The December ISM manufacturing survey was grim. The composite index
declined from 36.2 to 32.4, the lowest reading since June 1980, while
the new orders and production indices dropped to the lowest level since
the survey began in 1948. Most everything else was negative as well,
including employment, customer inventories, order backlogs, and export
orders. The one positive thing for manufacturers is that the price they
pay for inputs is falling rapidly, though this is something we generally
already knew from falling commodity prices.
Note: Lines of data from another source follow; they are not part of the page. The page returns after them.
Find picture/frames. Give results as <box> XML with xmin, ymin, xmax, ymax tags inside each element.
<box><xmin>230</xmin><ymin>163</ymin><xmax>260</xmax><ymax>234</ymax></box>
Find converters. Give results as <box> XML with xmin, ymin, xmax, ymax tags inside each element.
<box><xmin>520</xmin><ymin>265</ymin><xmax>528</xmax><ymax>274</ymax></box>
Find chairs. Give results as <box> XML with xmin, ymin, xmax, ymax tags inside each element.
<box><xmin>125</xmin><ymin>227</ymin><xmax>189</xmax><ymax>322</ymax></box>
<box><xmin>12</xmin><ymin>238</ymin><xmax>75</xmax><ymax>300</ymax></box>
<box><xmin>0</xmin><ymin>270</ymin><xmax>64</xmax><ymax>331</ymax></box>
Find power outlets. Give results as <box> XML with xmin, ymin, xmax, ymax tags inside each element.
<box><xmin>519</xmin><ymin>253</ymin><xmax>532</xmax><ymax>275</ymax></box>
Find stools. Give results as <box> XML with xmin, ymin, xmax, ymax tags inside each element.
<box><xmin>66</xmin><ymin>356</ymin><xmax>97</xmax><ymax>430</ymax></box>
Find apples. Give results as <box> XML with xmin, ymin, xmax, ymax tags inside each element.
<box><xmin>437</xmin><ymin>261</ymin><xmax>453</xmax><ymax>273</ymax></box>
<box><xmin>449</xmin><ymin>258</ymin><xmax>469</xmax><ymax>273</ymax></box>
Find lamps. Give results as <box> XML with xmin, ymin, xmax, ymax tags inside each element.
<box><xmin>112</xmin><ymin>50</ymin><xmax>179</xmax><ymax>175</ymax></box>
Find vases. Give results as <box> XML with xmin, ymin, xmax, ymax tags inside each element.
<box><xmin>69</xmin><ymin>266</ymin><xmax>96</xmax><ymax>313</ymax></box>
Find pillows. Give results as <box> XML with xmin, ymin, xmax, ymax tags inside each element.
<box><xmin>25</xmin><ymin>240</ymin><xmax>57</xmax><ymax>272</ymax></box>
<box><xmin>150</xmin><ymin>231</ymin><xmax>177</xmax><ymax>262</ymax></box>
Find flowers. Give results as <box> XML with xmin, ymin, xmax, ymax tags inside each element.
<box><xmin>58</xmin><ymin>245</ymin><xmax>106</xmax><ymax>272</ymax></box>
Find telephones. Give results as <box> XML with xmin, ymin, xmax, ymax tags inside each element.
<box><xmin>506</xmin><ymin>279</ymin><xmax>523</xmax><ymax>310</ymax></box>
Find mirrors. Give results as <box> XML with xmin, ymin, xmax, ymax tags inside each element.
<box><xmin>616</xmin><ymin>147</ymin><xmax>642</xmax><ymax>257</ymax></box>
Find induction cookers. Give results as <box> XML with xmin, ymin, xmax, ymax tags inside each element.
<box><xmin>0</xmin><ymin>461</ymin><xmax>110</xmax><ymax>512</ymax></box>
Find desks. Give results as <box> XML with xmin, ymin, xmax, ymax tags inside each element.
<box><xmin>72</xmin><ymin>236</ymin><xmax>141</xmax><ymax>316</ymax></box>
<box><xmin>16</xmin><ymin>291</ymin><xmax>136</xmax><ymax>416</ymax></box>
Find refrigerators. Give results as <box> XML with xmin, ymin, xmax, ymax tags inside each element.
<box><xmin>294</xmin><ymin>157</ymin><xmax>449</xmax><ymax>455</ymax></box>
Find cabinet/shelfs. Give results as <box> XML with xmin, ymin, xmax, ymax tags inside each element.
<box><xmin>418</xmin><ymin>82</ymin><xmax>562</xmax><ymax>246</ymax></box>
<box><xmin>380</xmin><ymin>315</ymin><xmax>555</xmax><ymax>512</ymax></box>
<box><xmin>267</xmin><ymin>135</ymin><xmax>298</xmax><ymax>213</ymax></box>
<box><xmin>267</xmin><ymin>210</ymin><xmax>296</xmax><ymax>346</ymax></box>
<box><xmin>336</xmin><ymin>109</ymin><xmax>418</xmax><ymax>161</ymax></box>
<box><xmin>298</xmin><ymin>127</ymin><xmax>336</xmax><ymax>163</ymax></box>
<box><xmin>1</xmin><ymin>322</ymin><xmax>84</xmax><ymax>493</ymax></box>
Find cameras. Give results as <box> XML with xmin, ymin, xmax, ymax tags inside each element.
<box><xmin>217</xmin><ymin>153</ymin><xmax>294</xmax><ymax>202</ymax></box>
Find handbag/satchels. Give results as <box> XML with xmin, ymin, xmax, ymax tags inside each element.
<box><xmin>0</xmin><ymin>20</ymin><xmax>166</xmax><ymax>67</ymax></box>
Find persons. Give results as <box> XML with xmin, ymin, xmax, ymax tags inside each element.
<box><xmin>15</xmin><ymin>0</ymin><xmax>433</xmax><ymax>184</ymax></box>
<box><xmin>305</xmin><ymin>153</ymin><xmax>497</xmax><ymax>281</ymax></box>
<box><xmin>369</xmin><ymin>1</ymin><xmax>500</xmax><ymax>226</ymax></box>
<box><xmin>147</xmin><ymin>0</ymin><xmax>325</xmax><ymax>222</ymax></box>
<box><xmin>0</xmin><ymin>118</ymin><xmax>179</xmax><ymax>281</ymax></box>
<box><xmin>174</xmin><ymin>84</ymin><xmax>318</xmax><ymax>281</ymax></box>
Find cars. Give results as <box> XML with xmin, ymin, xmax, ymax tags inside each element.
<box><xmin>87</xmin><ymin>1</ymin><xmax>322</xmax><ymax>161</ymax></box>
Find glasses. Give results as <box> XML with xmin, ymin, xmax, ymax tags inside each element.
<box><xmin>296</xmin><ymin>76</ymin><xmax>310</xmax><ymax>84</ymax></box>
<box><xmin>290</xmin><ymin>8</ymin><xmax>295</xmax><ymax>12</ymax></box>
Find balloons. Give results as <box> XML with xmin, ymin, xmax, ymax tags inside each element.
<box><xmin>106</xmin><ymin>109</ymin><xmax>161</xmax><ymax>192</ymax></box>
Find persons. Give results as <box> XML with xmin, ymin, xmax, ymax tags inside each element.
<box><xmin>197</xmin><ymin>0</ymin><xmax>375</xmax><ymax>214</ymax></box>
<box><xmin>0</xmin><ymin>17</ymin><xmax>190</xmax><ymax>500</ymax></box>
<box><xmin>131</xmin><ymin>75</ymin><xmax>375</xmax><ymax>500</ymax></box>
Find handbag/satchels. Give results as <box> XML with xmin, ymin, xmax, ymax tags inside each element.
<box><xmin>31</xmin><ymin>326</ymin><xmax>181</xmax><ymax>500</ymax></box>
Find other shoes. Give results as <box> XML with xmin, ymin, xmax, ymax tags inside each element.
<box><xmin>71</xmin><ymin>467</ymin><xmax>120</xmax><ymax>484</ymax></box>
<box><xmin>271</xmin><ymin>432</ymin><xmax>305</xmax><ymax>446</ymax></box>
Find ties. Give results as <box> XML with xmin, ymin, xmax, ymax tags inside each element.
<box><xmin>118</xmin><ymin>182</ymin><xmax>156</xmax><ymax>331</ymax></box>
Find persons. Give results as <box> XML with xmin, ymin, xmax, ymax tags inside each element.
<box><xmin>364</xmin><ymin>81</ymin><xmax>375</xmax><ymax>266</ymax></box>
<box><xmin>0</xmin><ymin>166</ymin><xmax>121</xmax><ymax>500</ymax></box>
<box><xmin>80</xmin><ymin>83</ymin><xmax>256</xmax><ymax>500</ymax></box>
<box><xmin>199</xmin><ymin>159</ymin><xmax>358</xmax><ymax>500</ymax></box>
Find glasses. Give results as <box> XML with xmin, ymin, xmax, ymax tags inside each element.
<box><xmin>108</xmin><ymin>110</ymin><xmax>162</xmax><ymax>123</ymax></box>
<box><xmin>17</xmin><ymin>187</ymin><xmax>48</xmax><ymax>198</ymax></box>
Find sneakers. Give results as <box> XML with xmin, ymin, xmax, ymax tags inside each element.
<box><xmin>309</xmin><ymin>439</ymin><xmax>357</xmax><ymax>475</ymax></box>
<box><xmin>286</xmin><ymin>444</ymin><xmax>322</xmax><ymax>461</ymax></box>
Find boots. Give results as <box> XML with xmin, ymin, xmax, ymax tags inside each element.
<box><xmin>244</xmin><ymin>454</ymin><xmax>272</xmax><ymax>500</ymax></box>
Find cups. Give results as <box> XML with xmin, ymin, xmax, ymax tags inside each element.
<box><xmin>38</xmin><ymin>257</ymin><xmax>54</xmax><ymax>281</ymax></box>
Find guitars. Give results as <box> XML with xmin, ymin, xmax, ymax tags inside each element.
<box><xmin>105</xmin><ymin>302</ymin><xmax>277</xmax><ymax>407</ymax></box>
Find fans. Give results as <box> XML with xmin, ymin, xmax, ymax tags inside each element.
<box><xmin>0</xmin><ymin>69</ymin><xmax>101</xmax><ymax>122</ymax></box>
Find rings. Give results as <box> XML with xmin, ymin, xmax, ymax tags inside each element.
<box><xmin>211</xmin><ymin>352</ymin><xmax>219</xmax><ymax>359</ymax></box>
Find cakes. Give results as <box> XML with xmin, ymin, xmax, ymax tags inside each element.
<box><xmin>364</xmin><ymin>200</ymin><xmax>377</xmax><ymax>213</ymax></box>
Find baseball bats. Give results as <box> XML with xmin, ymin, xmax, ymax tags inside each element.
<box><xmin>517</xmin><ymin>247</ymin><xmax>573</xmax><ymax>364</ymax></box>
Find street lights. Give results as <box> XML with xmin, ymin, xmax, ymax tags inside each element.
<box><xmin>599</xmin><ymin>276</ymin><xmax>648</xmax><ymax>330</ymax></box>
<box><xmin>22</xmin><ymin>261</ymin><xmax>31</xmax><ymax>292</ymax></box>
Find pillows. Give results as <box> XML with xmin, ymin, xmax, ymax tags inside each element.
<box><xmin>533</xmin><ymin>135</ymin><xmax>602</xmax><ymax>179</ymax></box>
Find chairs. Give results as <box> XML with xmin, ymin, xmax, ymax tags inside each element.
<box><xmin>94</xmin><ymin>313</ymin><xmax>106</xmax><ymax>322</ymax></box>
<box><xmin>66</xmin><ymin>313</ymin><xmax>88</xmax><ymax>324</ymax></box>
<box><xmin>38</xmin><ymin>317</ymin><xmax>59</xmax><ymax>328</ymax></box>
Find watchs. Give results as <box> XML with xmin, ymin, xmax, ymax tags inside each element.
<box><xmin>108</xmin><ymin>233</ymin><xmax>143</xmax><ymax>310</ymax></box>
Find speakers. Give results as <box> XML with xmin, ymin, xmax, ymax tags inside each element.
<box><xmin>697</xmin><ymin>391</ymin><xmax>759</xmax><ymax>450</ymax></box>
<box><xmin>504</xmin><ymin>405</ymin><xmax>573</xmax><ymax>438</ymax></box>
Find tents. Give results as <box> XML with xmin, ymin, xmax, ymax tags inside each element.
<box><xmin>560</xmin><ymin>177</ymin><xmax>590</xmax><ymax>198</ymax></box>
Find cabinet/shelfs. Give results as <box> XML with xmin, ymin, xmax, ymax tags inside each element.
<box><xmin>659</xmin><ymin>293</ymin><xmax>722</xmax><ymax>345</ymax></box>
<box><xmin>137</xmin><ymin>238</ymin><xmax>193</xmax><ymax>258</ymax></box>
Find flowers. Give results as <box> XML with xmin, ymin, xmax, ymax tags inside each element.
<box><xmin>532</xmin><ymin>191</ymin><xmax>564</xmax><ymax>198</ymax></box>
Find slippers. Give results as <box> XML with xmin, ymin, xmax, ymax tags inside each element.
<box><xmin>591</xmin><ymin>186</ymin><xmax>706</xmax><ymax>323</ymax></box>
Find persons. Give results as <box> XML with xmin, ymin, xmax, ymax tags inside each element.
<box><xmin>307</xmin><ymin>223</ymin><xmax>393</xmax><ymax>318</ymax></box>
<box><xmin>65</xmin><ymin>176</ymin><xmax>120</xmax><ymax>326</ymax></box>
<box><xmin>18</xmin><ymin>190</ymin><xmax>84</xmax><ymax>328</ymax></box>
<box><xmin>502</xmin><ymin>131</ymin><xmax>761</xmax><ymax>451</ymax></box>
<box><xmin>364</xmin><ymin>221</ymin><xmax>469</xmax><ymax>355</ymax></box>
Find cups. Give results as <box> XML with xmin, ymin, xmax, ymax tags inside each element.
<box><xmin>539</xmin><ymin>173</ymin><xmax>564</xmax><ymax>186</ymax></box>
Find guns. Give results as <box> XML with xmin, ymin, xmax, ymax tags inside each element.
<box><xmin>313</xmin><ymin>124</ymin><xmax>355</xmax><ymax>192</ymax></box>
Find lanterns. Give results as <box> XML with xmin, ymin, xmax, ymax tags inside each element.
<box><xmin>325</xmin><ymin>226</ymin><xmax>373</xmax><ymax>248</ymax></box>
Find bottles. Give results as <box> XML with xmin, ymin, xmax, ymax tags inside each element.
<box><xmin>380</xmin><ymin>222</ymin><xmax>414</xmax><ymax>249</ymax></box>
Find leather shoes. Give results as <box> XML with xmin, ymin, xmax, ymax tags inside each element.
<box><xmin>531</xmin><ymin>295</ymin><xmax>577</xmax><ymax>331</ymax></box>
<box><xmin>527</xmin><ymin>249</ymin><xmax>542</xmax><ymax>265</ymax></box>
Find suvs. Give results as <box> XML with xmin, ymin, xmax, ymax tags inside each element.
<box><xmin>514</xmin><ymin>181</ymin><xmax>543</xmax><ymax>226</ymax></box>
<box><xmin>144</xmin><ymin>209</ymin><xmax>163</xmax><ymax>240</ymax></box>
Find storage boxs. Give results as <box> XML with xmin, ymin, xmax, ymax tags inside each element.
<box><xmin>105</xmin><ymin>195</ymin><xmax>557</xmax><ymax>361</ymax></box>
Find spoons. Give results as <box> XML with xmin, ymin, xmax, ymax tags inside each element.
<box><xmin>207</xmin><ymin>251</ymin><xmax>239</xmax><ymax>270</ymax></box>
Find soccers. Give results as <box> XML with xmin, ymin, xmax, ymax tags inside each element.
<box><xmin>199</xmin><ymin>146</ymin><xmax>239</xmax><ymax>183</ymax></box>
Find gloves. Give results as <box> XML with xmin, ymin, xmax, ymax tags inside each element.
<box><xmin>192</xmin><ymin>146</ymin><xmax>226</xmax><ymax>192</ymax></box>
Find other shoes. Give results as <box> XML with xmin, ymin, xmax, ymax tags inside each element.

Overall this report was a
bad end to a bad quarter, and it gave no real sign of momentum going
into early 2009.· The new orders index declined to 22.7 from 27.9 and the production
index fell to 25.5 from 31.5. Order backlogs are also at the lowest
since this information began to be collected in 1993. At the same time
that orders are very low, the customer inventories index has hit its
highest level since February 1996, signaling that customer inventories
are too high. This suggests efforts to pare inventories could be a big
drag on GDP in the first half of 2009.
· The employment index slipped to 29.9 from 34.2 and is at its lowest
level since November 1982. We saw rapid manufacturing payroll declines
through November, and we will undoubtedly see more of this in next
Friday’s December employment report.
· The ISM manufacturing index had previously shown a complete collapse
in export orders, and things got worse in December. The new export
orders index fell from 41.0 to 35.5, the lowest since this series began
in 1988. Import volumes edged up only to 39.0 from a record low of 37.5.
· The prices paid index dropped to 18.0 from 25.5. It is the lowest
since June 1949, and the third lowest reading ever.